Given task =
List every line in the data below that contains the string "results". Case counts.

(Segmentation data)
====================

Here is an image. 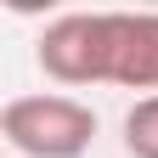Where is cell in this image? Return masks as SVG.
Segmentation results:
<instances>
[{
    "mask_svg": "<svg viewBox=\"0 0 158 158\" xmlns=\"http://www.w3.org/2000/svg\"><path fill=\"white\" fill-rule=\"evenodd\" d=\"M0 135L23 158H79L96 135V113L73 96H11L0 107Z\"/></svg>",
    "mask_w": 158,
    "mask_h": 158,
    "instance_id": "6da1fadb",
    "label": "cell"
},
{
    "mask_svg": "<svg viewBox=\"0 0 158 158\" xmlns=\"http://www.w3.org/2000/svg\"><path fill=\"white\" fill-rule=\"evenodd\" d=\"M40 68L56 85H102L113 79V17L68 11L40 34Z\"/></svg>",
    "mask_w": 158,
    "mask_h": 158,
    "instance_id": "7a4b0ae2",
    "label": "cell"
},
{
    "mask_svg": "<svg viewBox=\"0 0 158 158\" xmlns=\"http://www.w3.org/2000/svg\"><path fill=\"white\" fill-rule=\"evenodd\" d=\"M113 17V85L158 96V11H107Z\"/></svg>",
    "mask_w": 158,
    "mask_h": 158,
    "instance_id": "3957f363",
    "label": "cell"
},
{
    "mask_svg": "<svg viewBox=\"0 0 158 158\" xmlns=\"http://www.w3.org/2000/svg\"><path fill=\"white\" fill-rule=\"evenodd\" d=\"M124 147L130 158H158V96H141L124 113Z\"/></svg>",
    "mask_w": 158,
    "mask_h": 158,
    "instance_id": "277c9868",
    "label": "cell"
}]
</instances>
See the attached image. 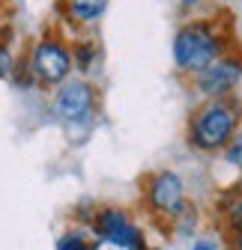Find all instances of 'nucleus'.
Wrapping results in <instances>:
<instances>
[{
	"label": "nucleus",
	"mask_w": 242,
	"mask_h": 250,
	"mask_svg": "<svg viewBox=\"0 0 242 250\" xmlns=\"http://www.w3.org/2000/svg\"><path fill=\"white\" fill-rule=\"evenodd\" d=\"M102 107V92L96 86V81L72 75L69 81H63L57 89H51V113L66 125V128H90L93 119L99 116Z\"/></svg>",
	"instance_id": "obj_4"
},
{
	"label": "nucleus",
	"mask_w": 242,
	"mask_h": 250,
	"mask_svg": "<svg viewBox=\"0 0 242 250\" xmlns=\"http://www.w3.org/2000/svg\"><path fill=\"white\" fill-rule=\"evenodd\" d=\"M12 36H15L12 24L3 21L0 24V81H12V75H15L18 57H15V48H12Z\"/></svg>",
	"instance_id": "obj_10"
},
{
	"label": "nucleus",
	"mask_w": 242,
	"mask_h": 250,
	"mask_svg": "<svg viewBox=\"0 0 242 250\" xmlns=\"http://www.w3.org/2000/svg\"><path fill=\"white\" fill-rule=\"evenodd\" d=\"M242 125V99L224 96V99H203L192 107L186 122V140L194 152L218 155L227 149L233 134Z\"/></svg>",
	"instance_id": "obj_2"
},
{
	"label": "nucleus",
	"mask_w": 242,
	"mask_h": 250,
	"mask_svg": "<svg viewBox=\"0 0 242 250\" xmlns=\"http://www.w3.org/2000/svg\"><path fill=\"white\" fill-rule=\"evenodd\" d=\"M192 250H221V247H218V241H216V238L203 235V238H197V241L192 244Z\"/></svg>",
	"instance_id": "obj_14"
},
{
	"label": "nucleus",
	"mask_w": 242,
	"mask_h": 250,
	"mask_svg": "<svg viewBox=\"0 0 242 250\" xmlns=\"http://www.w3.org/2000/svg\"><path fill=\"white\" fill-rule=\"evenodd\" d=\"M24 66L30 72V81L39 89H57L63 81L75 75L72 62V36L60 24H48L42 33L30 42V48L21 54Z\"/></svg>",
	"instance_id": "obj_3"
},
{
	"label": "nucleus",
	"mask_w": 242,
	"mask_h": 250,
	"mask_svg": "<svg viewBox=\"0 0 242 250\" xmlns=\"http://www.w3.org/2000/svg\"><path fill=\"white\" fill-rule=\"evenodd\" d=\"M239 83H242V45H236L233 51H227L224 57H218L213 66H206L200 75H194V78L186 81L189 92H194L197 102L236 96Z\"/></svg>",
	"instance_id": "obj_7"
},
{
	"label": "nucleus",
	"mask_w": 242,
	"mask_h": 250,
	"mask_svg": "<svg viewBox=\"0 0 242 250\" xmlns=\"http://www.w3.org/2000/svg\"><path fill=\"white\" fill-rule=\"evenodd\" d=\"M57 250H96V238L87 229H66L57 238Z\"/></svg>",
	"instance_id": "obj_11"
},
{
	"label": "nucleus",
	"mask_w": 242,
	"mask_h": 250,
	"mask_svg": "<svg viewBox=\"0 0 242 250\" xmlns=\"http://www.w3.org/2000/svg\"><path fill=\"white\" fill-rule=\"evenodd\" d=\"M183 3H186V6H192V3H197V0H183Z\"/></svg>",
	"instance_id": "obj_17"
},
{
	"label": "nucleus",
	"mask_w": 242,
	"mask_h": 250,
	"mask_svg": "<svg viewBox=\"0 0 242 250\" xmlns=\"http://www.w3.org/2000/svg\"><path fill=\"white\" fill-rule=\"evenodd\" d=\"M221 155H224V161H227L230 167L242 170V125H239V131L233 134V140L227 143V149H224Z\"/></svg>",
	"instance_id": "obj_12"
},
{
	"label": "nucleus",
	"mask_w": 242,
	"mask_h": 250,
	"mask_svg": "<svg viewBox=\"0 0 242 250\" xmlns=\"http://www.w3.org/2000/svg\"><path fill=\"white\" fill-rule=\"evenodd\" d=\"M227 224H230V229L239 235L242 232V200H236L233 206H230V211H227Z\"/></svg>",
	"instance_id": "obj_13"
},
{
	"label": "nucleus",
	"mask_w": 242,
	"mask_h": 250,
	"mask_svg": "<svg viewBox=\"0 0 242 250\" xmlns=\"http://www.w3.org/2000/svg\"><path fill=\"white\" fill-rule=\"evenodd\" d=\"M90 235L105 244H117L126 250H146L144 229L123 206H99L90 214Z\"/></svg>",
	"instance_id": "obj_6"
},
{
	"label": "nucleus",
	"mask_w": 242,
	"mask_h": 250,
	"mask_svg": "<svg viewBox=\"0 0 242 250\" xmlns=\"http://www.w3.org/2000/svg\"><path fill=\"white\" fill-rule=\"evenodd\" d=\"M233 247H236V250H242V232L236 235V241H233Z\"/></svg>",
	"instance_id": "obj_15"
},
{
	"label": "nucleus",
	"mask_w": 242,
	"mask_h": 250,
	"mask_svg": "<svg viewBox=\"0 0 242 250\" xmlns=\"http://www.w3.org/2000/svg\"><path fill=\"white\" fill-rule=\"evenodd\" d=\"M111 0H60L57 3V12H60V27H69L75 30V36H84L90 33L108 12Z\"/></svg>",
	"instance_id": "obj_8"
},
{
	"label": "nucleus",
	"mask_w": 242,
	"mask_h": 250,
	"mask_svg": "<svg viewBox=\"0 0 242 250\" xmlns=\"http://www.w3.org/2000/svg\"><path fill=\"white\" fill-rule=\"evenodd\" d=\"M3 9H6V3H3V0H0V24H3Z\"/></svg>",
	"instance_id": "obj_16"
},
{
	"label": "nucleus",
	"mask_w": 242,
	"mask_h": 250,
	"mask_svg": "<svg viewBox=\"0 0 242 250\" xmlns=\"http://www.w3.org/2000/svg\"><path fill=\"white\" fill-rule=\"evenodd\" d=\"M141 197L144 206L153 217H162V221H176L179 214L186 211L189 203V188L186 179L176 170H153L149 176H144L141 185Z\"/></svg>",
	"instance_id": "obj_5"
},
{
	"label": "nucleus",
	"mask_w": 242,
	"mask_h": 250,
	"mask_svg": "<svg viewBox=\"0 0 242 250\" xmlns=\"http://www.w3.org/2000/svg\"><path fill=\"white\" fill-rule=\"evenodd\" d=\"M72 62H75V75L93 81L102 72V62H105V51H102L99 39L90 33L72 36Z\"/></svg>",
	"instance_id": "obj_9"
},
{
	"label": "nucleus",
	"mask_w": 242,
	"mask_h": 250,
	"mask_svg": "<svg viewBox=\"0 0 242 250\" xmlns=\"http://www.w3.org/2000/svg\"><path fill=\"white\" fill-rule=\"evenodd\" d=\"M239 42L233 36V15L227 12H200L189 15L173 33V66L186 81L213 66L218 57L233 51Z\"/></svg>",
	"instance_id": "obj_1"
}]
</instances>
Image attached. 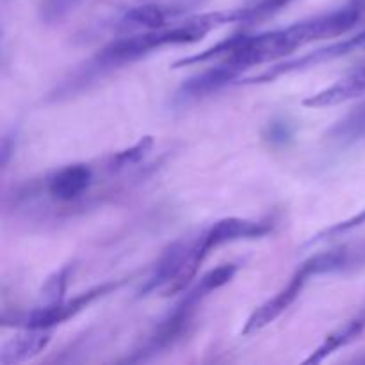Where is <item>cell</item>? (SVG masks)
I'll use <instances>...</instances> for the list:
<instances>
[{
    "instance_id": "cell-1",
    "label": "cell",
    "mask_w": 365,
    "mask_h": 365,
    "mask_svg": "<svg viewBox=\"0 0 365 365\" xmlns=\"http://www.w3.org/2000/svg\"><path fill=\"white\" fill-rule=\"evenodd\" d=\"M364 18V13L349 0L348 6L319 16L307 18L296 21L289 27L277 29V31L260 32L253 36H232L216 43L210 48L196 53V56L184 57L173 63L175 70L191 64L209 63V61L221 59V63H228L239 70H248L257 64L278 61L285 56H291L298 48L310 45L319 39L339 38L359 25Z\"/></svg>"
},
{
    "instance_id": "cell-2",
    "label": "cell",
    "mask_w": 365,
    "mask_h": 365,
    "mask_svg": "<svg viewBox=\"0 0 365 365\" xmlns=\"http://www.w3.org/2000/svg\"><path fill=\"white\" fill-rule=\"evenodd\" d=\"M250 11L248 6L237 7L230 11H216V13L195 14L185 16V20L171 21L168 27L153 29V31H141L135 34L123 36L109 45L103 46L91 61L78 68L68 81H64L59 88V95H71V91L82 89L89 82L96 81L107 71L120 68L123 64L134 63L141 57L148 56L153 50H160L164 46L189 45L205 38L214 29H220L228 24H248Z\"/></svg>"
},
{
    "instance_id": "cell-3",
    "label": "cell",
    "mask_w": 365,
    "mask_h": 365,
    "mask_svg": "<svg viewBox=\"0 0 365 365\" xmlns=\"http://www.w3.org/2000/svg\"><path fill=\"white\" fill-rule=\"evenodd\" d=\"M348 264L349 252H346V250L319 253V255L312 257V259H309L307 262H303L302 266L298 267V271L292 274V278L287 282L285 287H282L273 298L267 299L266 303L257 307V309L250 314L245 327H242L241 335L248 337V335L257 334V331H260L262 328L274 323L282 314H285L292 305H294V302L299 298V294L303 292L305 285L309 284L310 278L316 277V274L334 273V271L342 269V267L348 266Z\"/></svg>"
},
{
    "instance_id": "cell-4",
    "label": "cell",
    "mask_w": 365,
    "mask_h": 365,
    "mask_svg": "<svg viewBox=\"0 0 365 365\" xmlns=\"http://www.w3.org/2000/svg\"><path fill=\"white\" fill-rule=\"evenodd\" d=\"M207 253L202 246V235L191 239H180L173 242L160 255L152 274L139 291V296L152 292H163V296L178 294L185 291L198 274L200 266L205 262Z\"/></svg>"
},
{
    "instance_id": "cell-5",
    "label": "cell",
    "mask_w": 365,
    "mask_h": 365,
    "mask_svg": "<svg viewBox=\"0 0 365 365\" xmlns=\"http://www.w3.org/2000/svg\"><path fill=\"white\" fill-rule=\"evenodd\" d=\"M127 284V280H110L102 285L89 289V291L82 292V294L75 296L73 299H63L59 303H52V305H39L38 309L32 310L27 317L24 319V328H34V330H52L57 324H63L64 321L71 319L82 310L88 309L89 305L96 302V299L103 298L107 294H113L118 289H121Z\"/></svg>"
},
{
    "instance_id": "cell-6",
    "label": "cell",
    "mask_w": 365,
    "mask_h": 365,
    "mask_svg": "<svg viewBox=\"0 0 365 365\" xmlns=\"http://www.w3.org/2000/svg\"><path fill=\"white\" fill-rule=\"evenodd\" d=\"M273 230L269 221L242 220V217H225L216 221L209 228L202 230V245L207 255L223 245L237 241H248V239H259L267 235Z\"/></svg>"
},
{
    "instance_id": "cell-7",
    "label": "cell",
    "mask_w": 365,
    "mask_h": 365,
    "mask_svg": "<svg viewBox=\"0 0 365 365\" xmlns=\"http://www.w3.org/2000/svg\"><path fill=\"white\" fill-rule=\"evenodd\" d=\"M95 182V171L88 164H70L56 173H52L46 180V192L52 200L59 203H71L82 198L91 189Z\"/></svg>"
},
{
    "instance_id": "cell-8",
    "label": "cell",
    "mask_w": 365,
    "mask_h": 365,
    "mask_svg": "<svg viewBox=\"0 0 365 365\" xmlns=\"http://www.w3.org/2000/svg\"><path fill=\"white\" fill-rule=\"evenodd\" d=\"M180 9H175L164 4H139V6L128 7L114 27L121 31H153L170 25V21L177 20Z\"/></svg>"
},
{
    "instance_id": "cell-9",
    "label": "cell",
    "mask_w": 365,
    "mask_h": 365,
    "mask_svg": "<svg viewBox=\"0 0 365 365\" xmlns=\"http://www.w3.org/2000/svg\"><path fill=\"white\" fill-rule=\"evenodd\" d=\"M365 95V66L351 71L348 77L341 78L335 84L321 89L316 95H310L303 100V106L310 109H321V107L337 106V103L349 102L353 98Z\"/></svg>"
},
{
    "instance_id": "cell-10",
    "label": "cell",
    "mask_w": 365,
    "mask_h": 365,
    "mask_svg": "<svg viewBox=\"0 0 365 365\" xmlns=\"http://www.w3.org/2000/svg\"><path fill=\"white\" fill-rule=\"evenodd\" d=\"M50 331L52 330H34L25 328L20 335L11 339L9 342L0 349V364L13 365L27 362L43 351L50 342Z\"/></svg>"
},
{
    "instance_id": "cell-11",
    "label": "cell",
    "mask_w": 365,
    "mask_h": 365,
    "mask_svg": "<svg viewBox=\"0 0 365 365\" xmlns=\"http://www.w3.org/2000/svg\"><path fill=\"white\" fill-rule=\"evenodd\" d=\"M242 70L232 66L228 63H220L216 68H210V70L203 71V73L196 75V77L189 78L187 82L182 84V88L178 89L177 96L180 100H191V98H200V96H205L209 93L217 91L220 88L227 86L228 82L234 81Z\"/></svg>"
},
{
    "instance_id": "cell-12",
    "label": "cell",
    "mask_w": 365,
    "mask_h": 365,
    "mask_svg": "<svg viewBox=\"0 0 365 365\" xmlns=\"http://www.w3.org/2000/svg\"><path fill=\"white\" fill-rule=\"evenodd\" d=\"M364 330L365 312L353 317L351 321H348V323H344L342 327H339L337 330H334L331 334H328L327 339L323 341V344H321L316 351H312V355H310L303 364H321L323 360H327L328 356L334 355L335 351H339L341 348H346V346L351 344L353 341H356Z\"/></svg>"
},
{
    "instance_id": "cell-13",
    "label": "cell",
    "mask_w": 365,
    "mask_h": 365,
    "mask_svg": "<svg viewBox=\"0 0 365 365\" xmlns=\"http://www.w3.org/2000/svg\"><path fill=\"white\" fill-rule=\"evenodd\" d=\"M153 146V138L152 135H145V138L139 139L135 145H132L130 148H125L121 152L113 153V155L107 159V170L110 173H120V171L128 170V168L135 166L141 160H145V157L148 155L150 150Z\"/></svg>"
},
{
    "instance_id": "cell-14",
    "label": "cell",
    "mask_w": 365,
    "mask_h": 365,
    "mask_svg": "<svg viewBox=\"0 0 365 365\" xmlns=\"http://www.w3.org/2000/svg\"><path fill=\"white\" fill-rule=\"evenodd\" d=\"M330 138L341 143H351L365 138V107H360L346 120L339 121L330 130Z\"/></svg>"
},
{
    "instance_id": "cell-15",
    "label": "cell",
    "mask_w": 365,
    "mask_h": 365,
    "mask_svg": "<svg viewBox=\"0 0 365 365\" xmlns=\"http://www.w3.org/2000/svg\"><path fill=\"white\" fill-rule=\"evenodd\" d=\"M82 2L84 0H43L39 4V20L46 25L59 24Z\"/></svg>"
},
{
    "instance_id": "cell-16",
    "label": "cell",
    "mask_w": 365,
    "mask_h": 365,
    "mask_svg": "<svg viewBox=\"0 0 365 365\" xmlns=\"http://www.w3.org/2000/svg\"><path fill=\"white\" fill-rule=\"evenodd\" d=\"M364 225H365V209L362 210V212H359V214H355L353 217H349V220L341 221V223L334 225V227H330V228H324V230L319 232V234L312 235V239H309V241H307L305 248H312V246L321 245V242H324V241L341 237V235L348 234V232L355 230V228L364 227Z\"/></svg>"
},
{
    "instance_id": "cell-17",
    "label": "cell",
    "mask_w": 365,
    "mask_h": 365,
    "mask_svg": "<svg viewBox=\"0 0 365 365\" xmlns=\"http://www.w3.org/2000/svg\"><path fill=\"white\" fill-rule=\"evenodd\" d=\"M70 271L71 267L66 266L46 280L45 287L41 291V305H52V303L63 302L68 278H70Z\"/></svg>"
},
{
    "instance_id": "cell-18",
    "label": "cell",
    "mask_w": 365,
    "mask_h": 365,
    "mask_svg": "<svg viewBox=\"0 0 365 365\" xmlns=\"http://www.w3.org/2000/svg\"><path fill=\"white\" fill-rule=\"evenodd\" d=\"M291 138V128L285 121H274V123L269 125V139L273 143L280 141L285 143V139Z\"/></svg>"
},
{
    "instance_id": "cell-19",
    "label": "cell",
    "mask_w": 365,
    "mask_h": 365,
    "mask_svg": "<svg viewBox=\"0 0 365 365\" xmlns=\"http://www.w3.org/2000/svg\"><path fill=\"white\" fill-rule=\"evenodd\" d=\"M351 2L355 4V6L359 7L360 11H362V13H364V16H365V0H351Z\"/></svg>"
},
{
    "instance_id": "cell-20",
    "label": "cell",
    "mask_w": 365,
    "mask_h": 365,
    "mask_svg": "<svg viewBox=\"0 0 365 365\" xmlns=\"http://www.w3.org/2000/svg\"><path fill=\"white\" fill-rule=\"evenodd\" d=\"M360 43H362V48H365V31L360 32Z\"/></svg>"
},
{
    "instance_id": "cell-21",
    "label": "cell",
    "mask_w": 365,
    "mask_h": 365,
    "mask_svg": "<svg viewBox=\"0 0 365 365\" xmlns=\"http://www.w3.org/2000/svg\"><path fill=\"white\" fill-rule=\"evenodd\" d=\"M364 255H365V252H364Z\"/></svg>"
}]
</instances>
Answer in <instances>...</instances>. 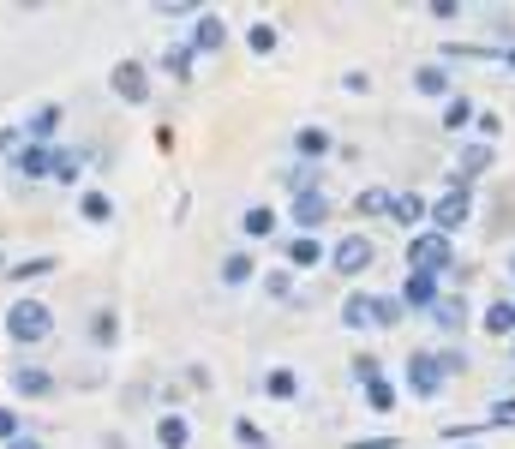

====================

Correct result =
Segmentation results:
Wrapping results in <instances>:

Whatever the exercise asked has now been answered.